▸ Excerpted data:
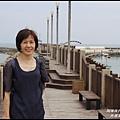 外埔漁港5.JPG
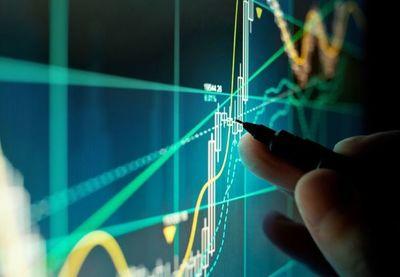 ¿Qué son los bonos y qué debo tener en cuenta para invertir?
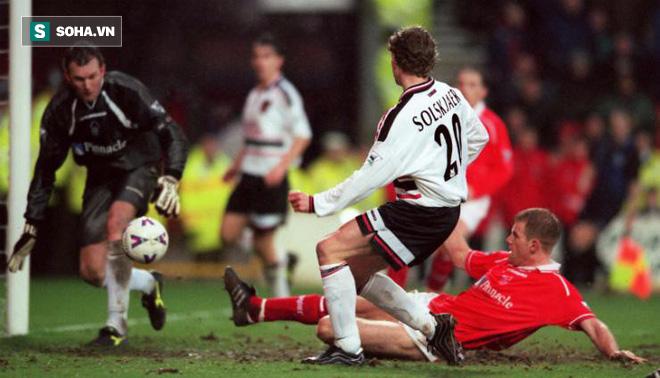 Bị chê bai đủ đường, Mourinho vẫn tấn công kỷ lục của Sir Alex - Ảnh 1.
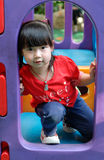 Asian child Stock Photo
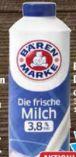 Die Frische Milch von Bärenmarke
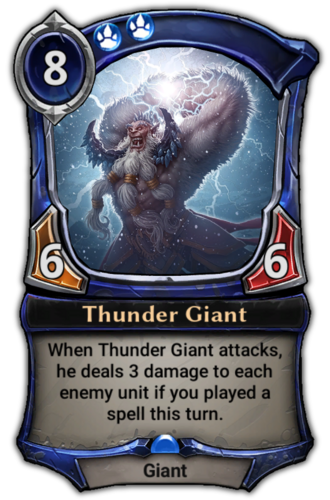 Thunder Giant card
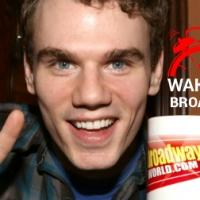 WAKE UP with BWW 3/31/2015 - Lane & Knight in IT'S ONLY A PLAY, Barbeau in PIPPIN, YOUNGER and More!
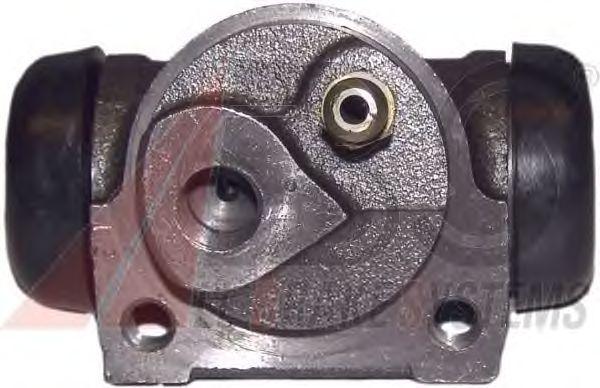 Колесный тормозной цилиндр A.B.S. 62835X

▸ Task instructions:
Output the full listing verbatim, but drop the images.

▸ Response area:
 外埔漁港5.JPG
 ¿Qué son los bonos y qué debo tener en cuenta para invertir?
 Bị chê bai đủ đường, Mourinho vẫn tấn công kỷ lục của Sir Alex - Ảnh 1.
 Asian child Stock Photo
 Die Frische Milch von Bärenmarke
 Thunder Giant card
 WAKE UP with BWW 3/31/2015 - Lane & Knight in IT'S ONLY A PLAY, Barbeau in PIPPIN, YOUNGER and More!
 Колесный тормозной цилиндр A.B.S. 62835X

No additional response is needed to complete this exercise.